Jun 09, 2022
The voters of Oregon's Fifth Congressional District made it clear that they will no longer tolerate elected officials who put the interests of Big Pharma over the lives of their own constituents. And the rest of Americans are not far behind.
It's not too late for Congress to take action and pass legislation this summer through budget reconciliation to lower the cost of prescription drugs. But they must act now.
Seven-term Oregon Representative Kurt Schrader was one of the key votes in the U.S. House against an incredibly popular proposal to lower prescription drug prices. Given that in 2020 and 2021 pharmaceutical corporations donated more to Schrader's reelection than any other industry, his support for keeping drug prices high is no surprise. In return for his loyalty to Pharma over his own constituents, Oregonians voted him out of office in the primary, electing instead Jaime McLeod-Skinner.
In contrast to Schrader's record, his challenger, McLeod-Skinner, promised to make affordable health care a priority once she is in office. She built her campaign around the idea that "Big Pharma can't buy my vote." Candidates like her are key to making access to affordable health care a reality for all Americans.
It is very rare for sitting Congresspeople to lose their re-election bids. But this year, many voters are full of anger at the lack of progress in Washington D.C. on just about every issue progressives care about.
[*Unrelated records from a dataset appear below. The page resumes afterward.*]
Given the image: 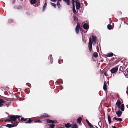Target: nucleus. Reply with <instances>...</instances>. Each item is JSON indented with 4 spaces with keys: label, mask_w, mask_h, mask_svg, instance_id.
<instances>
[{
    "label": "nucleus",
    "mask_w": 128,
    "mask_h": 128,
    "mask_svg": "<svg viewBox=\"0 0 128 128\" xmlns=\"http://www.w3.org/2000/svg\"><path fill=\"white\" fill-rule=\"evenodd\" d=\"M73 7H75V6H74V2H73Z\"/></svg>",
    "instance_id": "nucleus-49"
},
{
    "label": "nucleus",
    "mask_w": 128,
    "mask_h": 128,
    "mask_svg": "<svg viewBox=\"0 0 128 128\" xmlns=\"http://www.w3.org/2000/svg\"><path fill=\"white\" fill-rule=\"evenodd\" d=\"M61 88H62H62H63V86H61Z\"/></svg>",
    "instance_id": "nucleus-55"
},
{
    "label": "nucleus",
    "mask_w": 128,
    "mask_h": 128,
    "mask_svg": "<svg viewBox=\"0 0 128 128\" xmlns=\"http://www.w3.org/2000/svg\"><path fill=\"white\" fill-rule=\"evenodd\" d=\"M4 100H3L0 98V107H2L3 106L2 103H4Z\"/></svg>",
    "instance_id": "nucleus-13"
},
{
    "label": "nucleus",
    "mask_w": 128,
    "mask_h": 128,
    "mask_svg": "<svg viewBox=\"0 0 128 128\" xmlns=\"http://www.w3.org/2000/svg\"><path fill=\"white\" fill-rule=\"evenodd\" d=\"M19 7L20 8H21V7L20 6H19Z\"/></svg>",
    "instance_id": "nucleus-57"
},
{
    "label": "nucleus",
    "mask_w": 128,
    "mask_h": 128,
    "mask_svg": "<svg viewBox=\"0 0 128 128\" xmlns=\"http://www.w3.org/2000/svg\"><path fill=\"white\" fill-rule=\"evenodd\" d=\"M26 85H27V84H26Z\"/></svg>",
    "instance_id": "nucleus-59"
},
{
    "label": "nucleus",
    "mask_w": 128,
    "mask_h": 128,
    "mask_svg": "<svg viewBox=\"0 0 128 128\" xmlns=\"http://www.w3.org/2000/svg\"><path fill=\"white\" fill-rule=\"evenodd\" d=\"M57 122V121L56 120H52V124H56Z\"/></svg>",
    "instance_id": "nucleus-32"
},
{
    "label": "nucleus",
    "mask_w": 128,
    "mask_h": 128,
    "mask_svg": "<svg viewBox=\"0 0 128 128\" xmlns=\"http://www.w3.org/2000/svg\"><path fill=\"white\" fill-rule=\"evenodd\" d=\"M112 128H117L115 126H112Z\"/></svg>",
    "instance_id": "nucleus-50"
},
{
    "label": "nucleus",
    "mask_w": 128,
    "mask_h": 128,
    "mask_svg": "<svg viewBox=\"0 0 128 128\" xmlns=\"http://www.w3.org/2000/svg\"><path fill=\"white\" fill-rule=\"evenodd\" d=\"M40 117L42 118H49L50 116L47 114L46 113H44L40 115Z\"/></svg>",
    "instance_id": "nucleus-6"
},
{
    "label": "nucleus",
    "mask_w": 128,
    "mask_h": 128,
    "mask_svg": "<svg viewBox=\"0 0 128 128\" xmlns=\"http://www.w3.org/2000/svg\"><path fill=\"white\" fill-rule=\"evenodd\" d=\"M46 4H44L43 7V10L44 11V10L46 8Z\"/></svg>",
    "instance_id": "nucleus-35"
},
{
    "label": "nucleus",
    "mask_w": 128,
    "mask_h": 128,
    "mask_svg": "<svg viewBox=\"0 0 128 128\" xmlns=\"http://www.w3.org/2000/svg\"><path fill=\"white\" fill-rule=\"evenodd\" d=\"M72 0L73 2H75L77 0Z\"/></svg>",
    "instance_id": "nucleus-48"
},
{
    "label": "nucleus",
    "mask_w": 128,
    "mask_h": 128,
    "mask_svg": "<svg viewBox=\"0 0 128 128\" xmlns=\"http://www.w3.org/2000/svg\"><path fill=\"white\" fill-rule=\"evenodd\" d=\"M113 53L112 52H111L110 53L108 54H107L106 56L107 57H111L112 56H113Z\"/></svg>",
    "instance_id": "nucleus-21"
},
{
    "label": "nucleus",
    "mask_w": 128,
    "mask_h": 128,
    "mask_svg": "<svg viewBox=\"0 0 128 128\" xmlns=\"http://www.w3.org/2000/svg\"><path fill=\"white\" fill-rule=\"evenodd\" d=\"M52 55H50L48 57V59L49 60L50 59V60H51L52 59Z\"/></svg>",
    "instance_id": "nucleus-36"
},
{
    "label": "nucleus",
    "mask_w": 128,
    "mask_h": 128,
    "mask_svg": "<svg viewBox=\"0 0 128 128\" xmlns=\"http://www.w3.org/2000/svg\"><path fill=\"white\" fill-rule=\"evenodd\" d=\"M116 114L118 117H120L122 114V112L120 110H119L118 111L116 112Z\"/></svg>",
    "instance_id": "nucleus-10"
},
{
    "label": "nucleus",
    "mask_w": 128,
    "mask_h": 128,
    "mask_svg": "<svg viewBox=\"0 0 128 128\" xmlns=\"http://www.w3.org/2000/svg\"><path fill=\"white\" fill-rule=\"evenodd\" d=\"M50 3L52 6H54L55 8H56V5L55 4L52 2H51Z\"/></svg>",
    "instance_id": "nucleus-31"
},
{
    "label": "nucleus",
    "mask_w": 128,
    "mask_h": 128,
    "mask_svg": "<svg viewBox=\"0 0 128 128\" xmlns=\"http://www.w3.org/2000/svg\"><path fill=\"white\" fill-rule=\"evenodd\" d=\"M71 126L72 124H70L69 123L66 124L65 125V126L66 128H68L71 127Z\"/></svg>",
    "instance_id": "nucleus-15"
},
{
    "label": "nucleus",
    "mask_w": 128,
    "mask_h": 128,
    "mask_svg": "<svg viewBox=\"0 0 128 128\" xmlns=\"http://www.w3.org/2000/svg\"><path fill=\"white\" fill-rule=\"evenodd\" d=\"M34 122H35V123L38 122L39 123H41L42 122V121L41 120H36V121H34Z\"/></svg>",
    "instance_id": "nucleus-33"
},
{
    "label": "nucleus",
    "mask_w": 128,
    "mask_h": 128,
    "mask_svg": "<svg viewBox=\"0 0 128 128\" xmlns=\"http://www.w3.org/2000/svg\"><path fill=\"white\" fill-rule=\"evenodd\" d=\"M124 74L126 78H128V74H127L126 72H124Z\"/></svg>",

Every elected official should be concerned if they don't have a record of real results for working families to run on.
This issue is personal for me, because the high cost of prescription drugs nearly killed me. I'm a cancer survivor, and after my first chemotherapy session, my doctor prescribed a medication to help my immune system recover faster. It was $13,000, and insurance didn't cover it. So I wound up in the hospital with a dangerous infection for an entire week, and almost died. Nobody should have to live like this in the richest country in the world.
Americans have had enough of elected officials like Schrader, who talked a good game in his campaign ads about lowering the cost of drugs, but his voting record revealed otherwise. Even though he dramatically outspent McLeod-Skinner, in the end the race wasn't even close - with McLeod-Skinner on track to receive nearly 56% of votes cast.
America pays more than any other country for our medications, many of which were invented here. Congress started work to lower drug prices last year through the Build Back Better bill, but Reps. Schrader, Rice, Peters and Murphy worked to water down the original plan. It did eventually pass the House, but Senators Manchin and Sinema effectively killed off Build Back Better in the Senate. This is not the hope and change we voted for.
Americans are fed up with the excuses and lack of results from their elected officials.
Half of the public says that President Biden and Democrats in Congress deserve most of the blame if Congress is unable to pass prescription drug legislation, according to Kaiser Family Foundation polling.
It's not too late for Congress to take action and pass legislation this summer through budget reconciliation to lower the cost of prescription drugs. But they must act now. No more excuses, no more Big Pharma handouts overpowering constituent voices.
As we get closer to the midterm elections, voters across the country will remember the records of every other elected official who answered to Big Pharma and not the people. We will vote for those who are committed to being health care champions, and vote against those who are not.